In the Wilderness - Kim Barnes [82]
I don’t remember how I found my way from that room. It’s as though a shade were drawn, leaving only the silhouettes of bodies and their coarse movement visible in my memory: no detail, no emotion, no faces or fingers, just the dense and undefinable figures of people going on with their lives, and I somewhere among them.
I do know that I was shunned. Even though I continued to attend church, I sat alone in the long pew. I ate in silence, my throat constricting so that the food swelled in my mouth and I spat it into my napkin, afraid that if they saw my plate still full they might find more proof of my evil: demons feed not on flesh but on the spirit. Sleep became my only comfort. By some mercy I did not dream and welcomed the impenetrable darkness, feeling the water close over my head as though I were tied to a stone.
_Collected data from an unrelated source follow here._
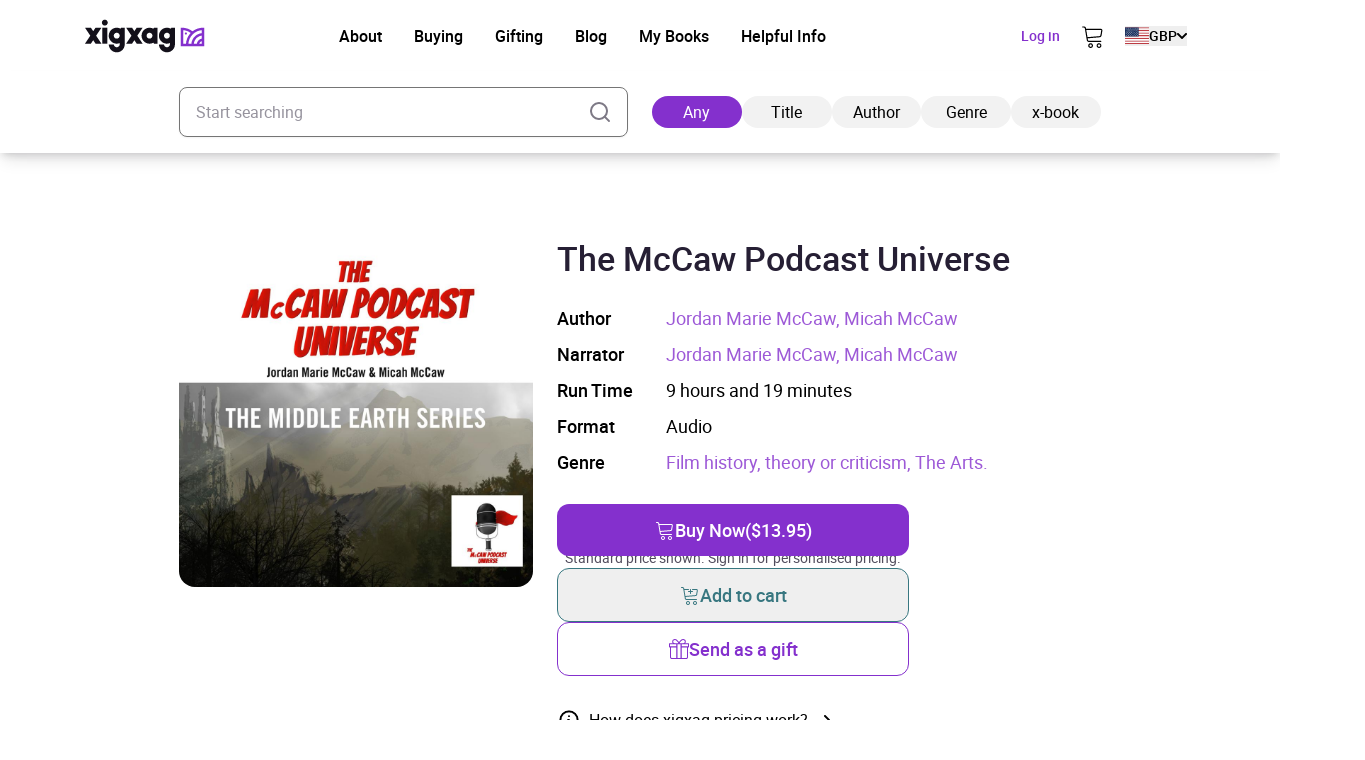

--- FILE ---
content_type: image/svg+xml
request_url: https://xigxag.co.uk/wp-content/themes/wordpress/assets/dist/imgs/flags/gr.svg
body_size: -847
content:
<svg width="39" height="30" viewBox="0 0 39 30" fill="none" xmlns="http://www.w3.org/2000/svg">
<g clip-path="url(#clip0_2910_8195)">
<path fill-rule="evenodd" clip-rule="evenodd" d="M0 0.375H38.9999V3.62296H0V0.375Z" fill="#0D5EAF"/>
<path fill-rule="evenodd" clip-rule="evenodd" d="M0 3.62292H38.9999V6.87698H0V3.62292Z" fill="white"/>
<path fill-rule="evenodd" clip-rule="evenodd" d="M0 6.87708H38.9999V10.125H0V6.87708Z" fill="#0D5EAF"/>
<path fill-rule="evenodd" clip-rule="evenodd" d="M0 10.125H38.9999V13.373H0V10.125Z" fill="white"/>
<path d="M0 0.375H16.252V16.627H0V0.375Z" fill="#0D5EAF"/>
<path fill-rule="evenodd" clip-rule="evenodd" d="M0 13.3729H38.9999V16.627H0V13.3729Z" fill="#0D5EAF"/>
<path fill-rule="evenodd" clip-rule="evenodd" d="M0 16.6271H38.9999V19.875H0V16.6271Z" fill="white"/>
<path fill-rule="evenodd" clip-rule="evenodd" d="M0 19.875H38.9999V23.123H0V19.875Z" fill="#0D5EAF"/>
<path fill-rule="evenodd" clip-rule="evenodd" d="M0 23.1229H38.9999V26.377H0V23.1229Z" fill="white"/>
<path fill-rule="evenodd" clip-rule="evenodd" d="M6.50195 0.375H9.74991V16.627H6.50195V0.375Z" fill="white"/>
<path fill-rule="evenodd" clip-rule="evenodd" d="M0 6.87708H16.252V10.125H0V6.87708Z" fill="white"/>
<path d="M0 26.377H38.9999V29.6249H0V26.377Z" fill="#0D5EAF"/>
</g>
<defs>
<clipPath id="clip0_2910_8195">
<rect width="38.9999" height="29.2499" fill="white" transform="translate(0 0.375)"/>
</clipPath>
</defs>
</svg>


--- FILE ---
content_type: application/javascript
request_url: https://xigxag.co.uk/wp-content/themes/wordpress/assets/dist/js/isbn-lookup.js?ver=20960080672
body_size: -884
content:
function showLoader(o){o.classList.remove("hidden"),setTimeout((()=>{o.classList.remove("opacity-0"),o.classList.remove("bg-opacity-0"),o.classList.add("opacity-100"),o.classList.add("bg-opacity-40")}),51)}function hideLoader(o){o.classList.remove("opacity-100"),o.classList.remove("bg-opacity-40"),o.classList.add("opacity-0"),o.classList.add("bg-opacity-0"),setTimeout((()=>{o.classList.add("hidden")}),51)}async function lookup_isbn(o){const s=document.querySelector(".books-loader");localStorage.setItem("lastAccessedBook",o),s&&showLoader(s);try{const s=`${homeURL}/wp-admin/admin-ajax.php?action=lookup_permalink_by_isbn&isbn=${o}`,a=await fetch(s,{method:"GET",credentials:"same-origin",headers:new Headers({"Content-Type":"application/x-www-form-urlencoded"})});window.location.assign(await a.text())}catch(o){console.error(o),s&&hideLoader(s)}}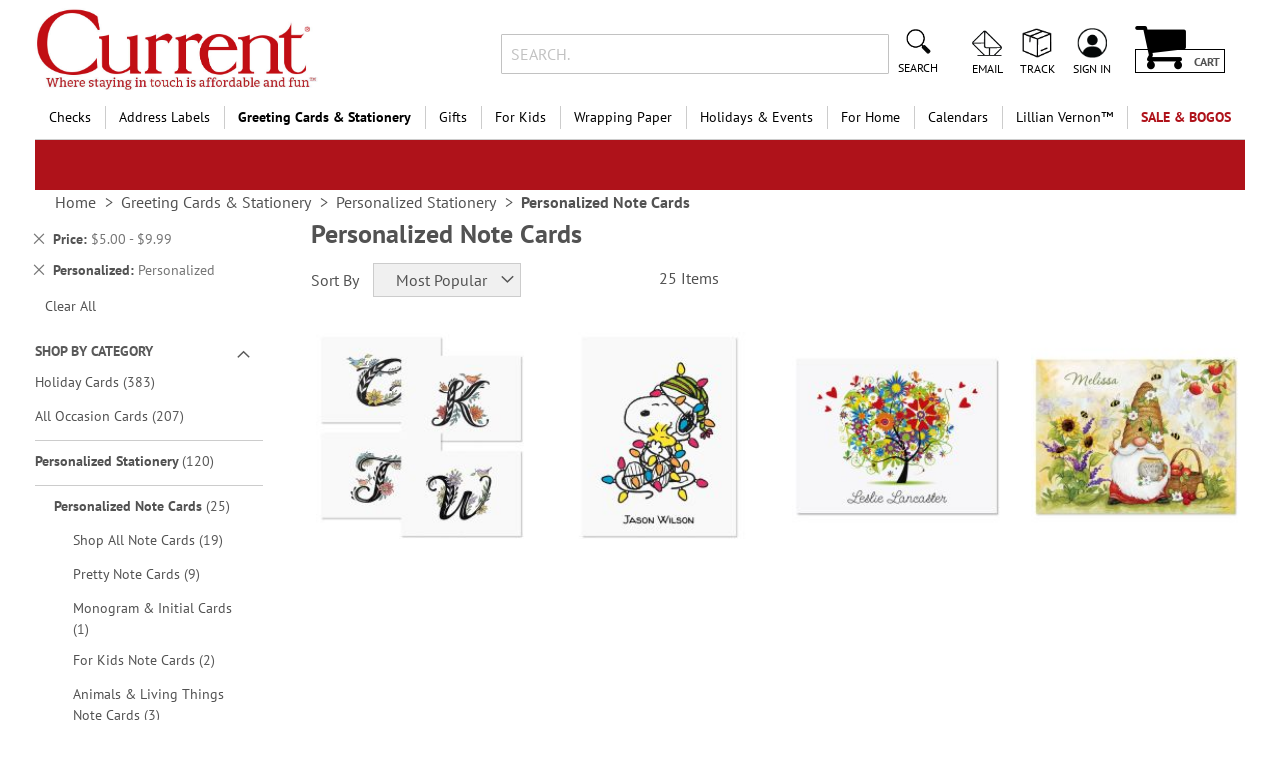

--- FILE ---
content_type: application/javascript; charset=UTF-8
request_url: https://static.currentcatalog.com/version1767829277/frontend/Regent/cmg_cc/en_US/Regent_ScriptLoader/js/default.min.js
body_size: 507
content:
define(['ko','domReady!'],function(ko){'use strict';const events=["mouseover","keydown","touchmove","touchstart"];const tagAttributes=["src","href"];let isLoading=ko.observable(false),nonce='';function fetch(e){document.querySelectorAll("script[data-type='lazy'], link[data-type='lazy']").forEach(el=>{let isAllowed=el.getAttribute("data-autoload")||e;if(isAllowed){tagAttributes.forEach(attr=>{let lazyAttribute="data-"+attr;let sourceUri=el.getAttribute(lazyAttribute);if(sourceUri){el.removeAttribute(lazyAttribute);el.setAttribute(attr,sourceUri);}});el.removeAttribute("data-type");}});}
function execute(e){document.querySelectorAll("script[type='text/lazy-load']").forEach(el=>{let isAllowed=el.getAttribute("data-autoload")||e;if(isAllowed){let data=el.textContent;let parent=el.parentNode;parent.removeChild(el);let scriptTag=document.createElement("script");for(let idx=0;idx<el.attributes.length;idx++){if(el.attributes[idx].name!=="data-autoload"&&el.attributes[idx].name!=="type"&&el.attributes[idx].name!=="nonce"){scriptTag.setAttribute(el.attributes[idx].name,el.attributes[idx].value);}}
if(el.nonce){scriptTag.setAttribute('nonce',el.nonce);}
parent.appendChild(scriptTag).textContent=data;}});}
function fireGTMEvent(){if(window.dataLayer!==undefined&&Array.isArray(dataLayer)&&!dataLayer.some((item)=>item.event==='page_completed')){dataLayer.push({'event':'page_completed'});}}
function load(e){if(!isLoading()){isLoading(e!==undefined);fetch(e);execute(e);fireGTMEvent();window.dispatchEvent(new Event('start_loading'));}}
return function(config){nonce=config.nonce;events.forEach(e=>window.addEventListener(e,load,{passive:true,once:true}));if(config.delay){setTimeout(load,config.delay);}};});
And it is this I remember most: the sense of being anchored yet drifting languorously, like one drowned and made to love her own death.
The remaining days of the summer between my eighth-and ninth-grade years come to me in memory like smoke from a distant fire. Someone must have told me what day my parents would arrive to pick me up, and I awoke that morning, made my bed, packed my few belongings in a bag, then sat before my window and waited until Sister Lang called me downstairs.
I moved with my eyes down. I didn’t think, didn’t remember. What was in front of me commanded my full attention: dicing onions, grating cheese. Only when the car pulled into the driveway did I look up.
I greeted my parents kindly, as though they were old friends instead of blood kin. The dinner was served outside—a casserole and salad, a plain hamburger patty for my father—laid out on a cheerful, red-checked tablecloth. I ate and nodded in quiet agreement: Yes, the weather was good, the church was growing. No comment was directed toward me, no questions were asked. I had only to remain upright and silent not to shatter.
What my parents saw before them was a girl, modest and willing to acquiesce, a girl who bowed her head and said grace when asked. Were they stunned into the same state of unreality in which I found myself? Could this girl really be their daughter, the angry and spiteful child they hadn’t seen for months? Changes so dramatic and seemingly sudden can hardly be reconciled except in retrospect, and all that is left to ground us are the expected and familiar motions of the present: the salt must be passed, the ice cream served, the coffee perked.
After the dishes were washed, I gathered my things and climbed into the backseat. We pulled away from the church, my family and I. The Langs were waving, and in the sharp light of August, I could see Luke’s face, in his eyes nothing I recognized as regret or desire.
My brother was asleep almost immediately. His head rolled and nodded against the window until I pulled him gently down and pillowed his head in my lap. I had not seen the fields since late spring, and their golden color infused with the pink glow of twilight soothed me.
Nothing was spoken as the car glided silently across the prairie, its shadow growing and shrinking, absurdly deformed, finally swallowed by the earth’s umbra. It was then that I felt it well up, the panic and overwhelming pain, and I began without reason to tell it, from the end back to its beginning, as though in the unraveling I might find the cause, the one offending stitch.
The road passed evenly beneath us. Nothing broke the rhythm of my story, no one questioned or interrupted. When it was done, I leaned back exhausted, not caring what they understood or what they doubted. I had spoken it, had brought it into the world, had made it real. In the rearview mirror I saw the small ruby glow of my father’s cigarette, brighter as he inhaled, then fading. Nearly dreaming, I heard the only words he would ever speak of that summer. He said, “I was afraid something like this might happen.” In his words I found comfort and I slept.